> [Set tasks]
**a)** According to the commentary on the EFTA Court ruling, which decision incorporated Directive 2004/38 into the EEA Agreement?
**b)** Write the next part of the commentary on the EFTA Court ruling, picking up after its last sentence.

> [Document extract]
---*---

Insight: “EFTA Court rules on derived rights of residence under Article 7 of Directive 2004/38 in the EEA context: ‘different legal bases but the same protection'” by Anjum Shabbir
The European Free Trade Association (EFTA) Court provides courts and tribunals in EFTA and EEA countries (Iceland, Norway and Liechtenstein) with assistance to ensure a homogenous interpretation of EEA law and the EEA Agreement.
Today it has handed down its judgment in Campbell v The Norwegian Government (E4-19) concerning the interpretation of ‘derived rights of residence’ under the interpretation of Directive 2004/38 as interpreted under EEA law. It is important to recall at the outset that the Directive was incorporated in the EEA Agreement and adapted accordingly by EEA Decision 158/2007, and that EU citizenship is not a concept recognised under the EEA Agreement (having been replaced with ‘national(s) of EC Member States and EFTA States’, and emphasised in an accompanying Joint Declaration), there also being no parallel under the EEA Agreement for Article 21 TFEU. (It may also be of note that the Annexes of the EEA Agreement do not include Family Reunification Directive 2003/86/EC and Long-term Residents Rights Directive 2003/109/EC). Therefore, EU law and EEA law interpretations of the Directive may diverge.

---*---

[Dataset items]
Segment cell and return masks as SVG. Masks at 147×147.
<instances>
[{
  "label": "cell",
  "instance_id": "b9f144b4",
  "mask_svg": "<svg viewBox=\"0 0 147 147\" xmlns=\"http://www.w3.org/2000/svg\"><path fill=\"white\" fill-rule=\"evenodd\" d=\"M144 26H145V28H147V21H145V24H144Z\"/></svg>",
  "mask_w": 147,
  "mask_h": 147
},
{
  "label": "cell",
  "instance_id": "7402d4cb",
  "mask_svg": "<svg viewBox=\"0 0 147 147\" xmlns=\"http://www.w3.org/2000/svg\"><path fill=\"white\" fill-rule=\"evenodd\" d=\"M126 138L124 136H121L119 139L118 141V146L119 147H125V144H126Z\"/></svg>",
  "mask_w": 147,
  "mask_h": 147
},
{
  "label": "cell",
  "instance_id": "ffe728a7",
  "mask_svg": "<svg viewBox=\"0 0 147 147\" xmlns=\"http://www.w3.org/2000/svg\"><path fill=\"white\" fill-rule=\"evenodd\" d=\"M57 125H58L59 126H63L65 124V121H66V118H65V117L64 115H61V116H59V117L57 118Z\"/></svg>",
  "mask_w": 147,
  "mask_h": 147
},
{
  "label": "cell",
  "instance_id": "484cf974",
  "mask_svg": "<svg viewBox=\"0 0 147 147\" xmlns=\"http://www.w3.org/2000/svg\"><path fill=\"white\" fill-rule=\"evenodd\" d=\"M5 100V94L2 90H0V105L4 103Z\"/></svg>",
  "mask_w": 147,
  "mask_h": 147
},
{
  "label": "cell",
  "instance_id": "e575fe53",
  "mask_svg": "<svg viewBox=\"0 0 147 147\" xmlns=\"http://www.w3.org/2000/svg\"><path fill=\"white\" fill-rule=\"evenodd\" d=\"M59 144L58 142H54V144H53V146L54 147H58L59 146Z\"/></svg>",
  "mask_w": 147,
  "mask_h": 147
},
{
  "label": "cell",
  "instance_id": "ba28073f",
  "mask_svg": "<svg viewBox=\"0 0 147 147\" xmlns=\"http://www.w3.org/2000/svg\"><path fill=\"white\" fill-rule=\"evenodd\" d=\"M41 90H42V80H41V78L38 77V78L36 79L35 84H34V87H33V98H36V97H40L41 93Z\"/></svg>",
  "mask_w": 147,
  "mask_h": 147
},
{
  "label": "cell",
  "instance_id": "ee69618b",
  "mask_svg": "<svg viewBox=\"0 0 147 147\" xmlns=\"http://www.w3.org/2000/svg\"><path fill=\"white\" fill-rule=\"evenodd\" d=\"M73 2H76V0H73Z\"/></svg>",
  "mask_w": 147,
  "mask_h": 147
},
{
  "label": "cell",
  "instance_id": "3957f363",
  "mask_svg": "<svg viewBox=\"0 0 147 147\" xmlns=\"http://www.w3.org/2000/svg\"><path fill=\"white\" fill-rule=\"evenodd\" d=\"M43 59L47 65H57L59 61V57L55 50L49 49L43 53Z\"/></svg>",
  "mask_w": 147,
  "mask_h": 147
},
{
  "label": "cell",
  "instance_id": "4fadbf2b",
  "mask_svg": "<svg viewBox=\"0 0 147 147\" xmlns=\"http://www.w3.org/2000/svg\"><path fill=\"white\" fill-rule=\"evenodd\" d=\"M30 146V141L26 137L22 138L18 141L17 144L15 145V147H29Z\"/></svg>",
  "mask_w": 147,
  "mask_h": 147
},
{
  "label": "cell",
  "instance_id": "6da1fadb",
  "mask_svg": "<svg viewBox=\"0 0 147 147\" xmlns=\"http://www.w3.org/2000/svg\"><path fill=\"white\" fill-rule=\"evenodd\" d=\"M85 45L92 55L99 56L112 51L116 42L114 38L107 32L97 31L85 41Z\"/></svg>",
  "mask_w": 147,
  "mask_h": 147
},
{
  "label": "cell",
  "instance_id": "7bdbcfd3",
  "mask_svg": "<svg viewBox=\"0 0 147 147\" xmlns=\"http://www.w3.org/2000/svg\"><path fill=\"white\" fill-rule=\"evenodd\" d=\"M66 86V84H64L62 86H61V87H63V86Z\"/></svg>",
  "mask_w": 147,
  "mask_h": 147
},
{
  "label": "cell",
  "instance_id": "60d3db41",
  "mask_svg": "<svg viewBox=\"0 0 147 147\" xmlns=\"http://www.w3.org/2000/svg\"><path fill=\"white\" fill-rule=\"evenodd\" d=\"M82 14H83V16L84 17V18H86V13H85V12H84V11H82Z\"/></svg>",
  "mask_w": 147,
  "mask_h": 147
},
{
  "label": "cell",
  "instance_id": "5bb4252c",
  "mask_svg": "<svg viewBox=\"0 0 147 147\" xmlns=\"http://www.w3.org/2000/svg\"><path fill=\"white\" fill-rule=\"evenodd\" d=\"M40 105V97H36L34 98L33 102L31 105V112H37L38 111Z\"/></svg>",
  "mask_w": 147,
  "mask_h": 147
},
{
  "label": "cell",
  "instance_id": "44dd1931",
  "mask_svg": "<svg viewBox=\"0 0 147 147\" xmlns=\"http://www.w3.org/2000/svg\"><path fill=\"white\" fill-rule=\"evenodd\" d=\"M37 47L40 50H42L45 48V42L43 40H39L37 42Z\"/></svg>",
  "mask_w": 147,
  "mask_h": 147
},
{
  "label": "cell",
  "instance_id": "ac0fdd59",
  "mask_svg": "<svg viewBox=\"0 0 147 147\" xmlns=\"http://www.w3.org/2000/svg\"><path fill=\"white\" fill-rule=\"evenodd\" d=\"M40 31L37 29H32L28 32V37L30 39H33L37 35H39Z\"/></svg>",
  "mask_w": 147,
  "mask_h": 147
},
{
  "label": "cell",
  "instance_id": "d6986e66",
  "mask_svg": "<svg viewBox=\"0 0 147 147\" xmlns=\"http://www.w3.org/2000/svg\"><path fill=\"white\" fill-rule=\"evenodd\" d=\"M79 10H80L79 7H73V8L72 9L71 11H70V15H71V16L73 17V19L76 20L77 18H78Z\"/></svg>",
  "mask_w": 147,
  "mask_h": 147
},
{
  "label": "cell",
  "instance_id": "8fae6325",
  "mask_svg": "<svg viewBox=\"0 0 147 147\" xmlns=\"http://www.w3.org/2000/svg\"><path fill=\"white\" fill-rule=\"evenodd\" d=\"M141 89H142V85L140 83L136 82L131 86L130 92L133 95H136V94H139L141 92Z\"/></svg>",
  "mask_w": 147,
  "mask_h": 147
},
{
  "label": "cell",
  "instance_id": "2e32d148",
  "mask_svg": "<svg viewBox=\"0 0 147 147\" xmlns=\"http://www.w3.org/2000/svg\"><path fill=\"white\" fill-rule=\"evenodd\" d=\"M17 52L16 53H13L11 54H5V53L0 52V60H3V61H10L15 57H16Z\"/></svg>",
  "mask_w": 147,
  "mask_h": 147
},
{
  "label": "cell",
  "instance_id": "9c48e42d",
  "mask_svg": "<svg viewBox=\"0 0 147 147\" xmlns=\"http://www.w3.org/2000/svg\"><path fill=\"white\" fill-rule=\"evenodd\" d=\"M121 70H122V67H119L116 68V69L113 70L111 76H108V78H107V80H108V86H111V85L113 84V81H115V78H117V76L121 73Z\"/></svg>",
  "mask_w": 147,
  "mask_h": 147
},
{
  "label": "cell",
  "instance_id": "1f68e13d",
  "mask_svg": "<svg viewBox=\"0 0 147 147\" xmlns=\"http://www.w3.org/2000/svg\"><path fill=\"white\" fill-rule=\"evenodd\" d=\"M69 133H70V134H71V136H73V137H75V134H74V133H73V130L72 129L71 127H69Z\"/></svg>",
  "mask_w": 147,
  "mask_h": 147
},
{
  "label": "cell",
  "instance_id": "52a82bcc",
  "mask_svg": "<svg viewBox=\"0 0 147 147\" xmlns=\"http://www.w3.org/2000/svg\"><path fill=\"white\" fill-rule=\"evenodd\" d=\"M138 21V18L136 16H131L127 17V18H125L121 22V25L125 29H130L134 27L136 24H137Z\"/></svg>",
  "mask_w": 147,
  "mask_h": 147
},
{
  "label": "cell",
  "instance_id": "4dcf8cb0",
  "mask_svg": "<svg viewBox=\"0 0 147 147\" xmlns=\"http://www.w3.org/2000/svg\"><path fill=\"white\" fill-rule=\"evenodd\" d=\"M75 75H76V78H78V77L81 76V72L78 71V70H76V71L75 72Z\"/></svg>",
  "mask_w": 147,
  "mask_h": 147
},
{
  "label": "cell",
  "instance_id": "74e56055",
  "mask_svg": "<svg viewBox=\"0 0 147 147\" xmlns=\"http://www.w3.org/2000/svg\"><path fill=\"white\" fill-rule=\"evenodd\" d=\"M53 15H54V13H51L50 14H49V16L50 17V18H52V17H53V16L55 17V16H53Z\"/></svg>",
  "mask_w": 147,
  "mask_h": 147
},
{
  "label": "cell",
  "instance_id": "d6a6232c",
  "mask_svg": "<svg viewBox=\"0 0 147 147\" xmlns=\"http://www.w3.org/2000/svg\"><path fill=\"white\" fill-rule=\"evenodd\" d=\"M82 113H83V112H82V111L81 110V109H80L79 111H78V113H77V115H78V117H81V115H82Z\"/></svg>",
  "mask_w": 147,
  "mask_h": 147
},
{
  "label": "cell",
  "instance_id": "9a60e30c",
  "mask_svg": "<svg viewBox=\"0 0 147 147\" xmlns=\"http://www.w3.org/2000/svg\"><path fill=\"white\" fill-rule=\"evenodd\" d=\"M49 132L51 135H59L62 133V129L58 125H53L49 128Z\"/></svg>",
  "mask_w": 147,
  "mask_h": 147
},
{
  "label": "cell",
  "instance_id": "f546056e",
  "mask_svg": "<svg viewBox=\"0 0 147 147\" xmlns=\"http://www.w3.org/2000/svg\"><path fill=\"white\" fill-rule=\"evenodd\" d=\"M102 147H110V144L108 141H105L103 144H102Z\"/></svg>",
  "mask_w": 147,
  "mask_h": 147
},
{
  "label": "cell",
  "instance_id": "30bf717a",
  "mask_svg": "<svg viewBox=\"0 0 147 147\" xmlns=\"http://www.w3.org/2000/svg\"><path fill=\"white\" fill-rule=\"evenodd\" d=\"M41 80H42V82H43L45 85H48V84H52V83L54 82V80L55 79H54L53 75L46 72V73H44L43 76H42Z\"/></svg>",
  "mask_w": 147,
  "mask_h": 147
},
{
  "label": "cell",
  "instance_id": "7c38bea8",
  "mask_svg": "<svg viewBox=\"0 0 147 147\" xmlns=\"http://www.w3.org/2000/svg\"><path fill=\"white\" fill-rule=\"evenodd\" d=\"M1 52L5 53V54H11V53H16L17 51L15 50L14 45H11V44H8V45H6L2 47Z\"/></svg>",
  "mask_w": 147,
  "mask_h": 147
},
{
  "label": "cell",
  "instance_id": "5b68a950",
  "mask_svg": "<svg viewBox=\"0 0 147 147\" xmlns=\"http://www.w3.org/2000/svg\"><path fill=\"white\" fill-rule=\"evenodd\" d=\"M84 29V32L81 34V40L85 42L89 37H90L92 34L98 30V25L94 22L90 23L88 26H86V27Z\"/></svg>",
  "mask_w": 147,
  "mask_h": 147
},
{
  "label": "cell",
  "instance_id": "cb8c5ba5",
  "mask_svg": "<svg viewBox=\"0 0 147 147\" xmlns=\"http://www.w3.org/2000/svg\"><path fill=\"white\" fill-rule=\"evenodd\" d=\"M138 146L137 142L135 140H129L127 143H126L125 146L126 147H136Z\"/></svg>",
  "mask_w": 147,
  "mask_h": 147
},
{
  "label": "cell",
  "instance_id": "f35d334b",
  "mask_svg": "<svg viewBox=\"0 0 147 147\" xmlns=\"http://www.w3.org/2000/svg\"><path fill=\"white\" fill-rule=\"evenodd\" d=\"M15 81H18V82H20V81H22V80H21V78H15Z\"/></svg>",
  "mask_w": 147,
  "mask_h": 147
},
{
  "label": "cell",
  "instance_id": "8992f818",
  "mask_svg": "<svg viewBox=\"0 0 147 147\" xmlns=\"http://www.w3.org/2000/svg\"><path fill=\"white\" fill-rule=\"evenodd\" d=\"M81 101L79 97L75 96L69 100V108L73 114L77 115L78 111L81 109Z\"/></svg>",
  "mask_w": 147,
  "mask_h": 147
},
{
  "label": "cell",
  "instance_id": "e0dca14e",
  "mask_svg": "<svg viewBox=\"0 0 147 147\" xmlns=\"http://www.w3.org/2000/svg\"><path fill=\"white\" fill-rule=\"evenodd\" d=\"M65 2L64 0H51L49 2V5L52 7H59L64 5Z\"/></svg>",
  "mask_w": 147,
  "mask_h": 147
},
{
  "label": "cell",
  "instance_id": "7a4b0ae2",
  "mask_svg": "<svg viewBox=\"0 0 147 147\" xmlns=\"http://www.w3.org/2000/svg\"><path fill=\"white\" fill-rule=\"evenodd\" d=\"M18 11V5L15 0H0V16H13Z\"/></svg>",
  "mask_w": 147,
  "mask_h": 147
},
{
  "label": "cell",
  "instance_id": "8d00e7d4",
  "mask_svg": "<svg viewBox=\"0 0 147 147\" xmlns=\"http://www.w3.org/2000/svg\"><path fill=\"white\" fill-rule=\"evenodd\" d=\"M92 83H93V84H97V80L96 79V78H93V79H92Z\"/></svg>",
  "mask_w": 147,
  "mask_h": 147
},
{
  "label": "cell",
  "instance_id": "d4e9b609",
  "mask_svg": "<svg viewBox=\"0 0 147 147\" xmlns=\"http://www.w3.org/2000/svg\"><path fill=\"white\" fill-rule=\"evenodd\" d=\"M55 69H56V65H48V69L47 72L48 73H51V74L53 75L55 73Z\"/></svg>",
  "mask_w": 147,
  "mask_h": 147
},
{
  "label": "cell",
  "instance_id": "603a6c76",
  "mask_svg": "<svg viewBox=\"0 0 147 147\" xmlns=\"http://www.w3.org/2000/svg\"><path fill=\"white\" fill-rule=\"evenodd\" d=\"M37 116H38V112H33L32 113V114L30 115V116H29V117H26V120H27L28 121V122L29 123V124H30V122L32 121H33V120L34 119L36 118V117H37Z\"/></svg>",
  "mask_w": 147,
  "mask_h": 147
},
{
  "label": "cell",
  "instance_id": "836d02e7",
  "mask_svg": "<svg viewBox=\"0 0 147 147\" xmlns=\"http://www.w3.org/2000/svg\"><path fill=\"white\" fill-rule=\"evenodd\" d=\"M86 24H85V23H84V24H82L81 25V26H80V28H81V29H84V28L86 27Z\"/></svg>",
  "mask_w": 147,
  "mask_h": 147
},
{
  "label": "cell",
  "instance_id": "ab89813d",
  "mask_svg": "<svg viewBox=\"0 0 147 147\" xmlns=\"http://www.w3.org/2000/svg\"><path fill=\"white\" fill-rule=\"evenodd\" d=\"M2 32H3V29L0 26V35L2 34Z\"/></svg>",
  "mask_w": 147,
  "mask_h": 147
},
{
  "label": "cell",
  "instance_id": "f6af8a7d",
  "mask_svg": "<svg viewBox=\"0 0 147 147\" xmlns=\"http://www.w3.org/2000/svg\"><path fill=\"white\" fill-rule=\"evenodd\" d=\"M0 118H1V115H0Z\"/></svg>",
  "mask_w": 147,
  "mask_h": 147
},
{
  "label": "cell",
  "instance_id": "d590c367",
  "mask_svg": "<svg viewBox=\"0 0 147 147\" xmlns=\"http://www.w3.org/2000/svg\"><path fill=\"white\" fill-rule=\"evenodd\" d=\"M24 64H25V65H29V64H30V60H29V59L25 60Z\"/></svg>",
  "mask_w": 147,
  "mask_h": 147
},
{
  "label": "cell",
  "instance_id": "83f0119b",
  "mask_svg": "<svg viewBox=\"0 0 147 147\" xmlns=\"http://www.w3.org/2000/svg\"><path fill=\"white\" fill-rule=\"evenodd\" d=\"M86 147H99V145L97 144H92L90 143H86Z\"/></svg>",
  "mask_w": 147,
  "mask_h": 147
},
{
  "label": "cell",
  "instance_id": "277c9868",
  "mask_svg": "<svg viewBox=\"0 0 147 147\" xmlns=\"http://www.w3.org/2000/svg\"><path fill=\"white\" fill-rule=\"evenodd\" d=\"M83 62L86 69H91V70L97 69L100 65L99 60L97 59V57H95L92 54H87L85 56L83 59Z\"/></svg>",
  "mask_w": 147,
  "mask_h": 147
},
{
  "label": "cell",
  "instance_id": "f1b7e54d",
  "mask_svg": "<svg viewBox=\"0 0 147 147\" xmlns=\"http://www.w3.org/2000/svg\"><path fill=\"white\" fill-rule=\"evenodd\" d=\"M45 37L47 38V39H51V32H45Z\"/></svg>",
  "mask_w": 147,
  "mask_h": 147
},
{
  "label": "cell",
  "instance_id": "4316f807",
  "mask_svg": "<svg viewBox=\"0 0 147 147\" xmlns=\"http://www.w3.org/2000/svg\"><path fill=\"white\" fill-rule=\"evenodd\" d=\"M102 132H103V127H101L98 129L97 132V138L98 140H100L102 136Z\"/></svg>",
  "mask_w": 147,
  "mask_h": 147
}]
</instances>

---*---

> [Final answers]
**a)** EEA Decision 158/2007

**b)**
The case arises as a result of a request for an Advisory Opinion made by the Supreme Court of Norway, concerning how to interpret Article 7(1)(b) and 7(2) of Directive 2004/38 (rights of residence in a host Member State for home nationals and their third country national family members) and related CJEU (especially O and B, C-456/12) and EFTA Court case law (especially Jabbi, E-28/15), in the light of the ‘principle of homogeneity’ under Article 6 of the EEA Agreement, in order to assist the Supreme Court resolve legal proceedings against the Norwegian Immigration Appeals Board, challenging its refusal of the right of residence under an application for family reunification made by a Canadian national married to a Norwegian national.
The EFTA Court has therefore been called upon to interpret the concepts ‘derived right of residence’, ‘continuous residence’, and ‘genuine residence’ under that law, in the EEA legal context.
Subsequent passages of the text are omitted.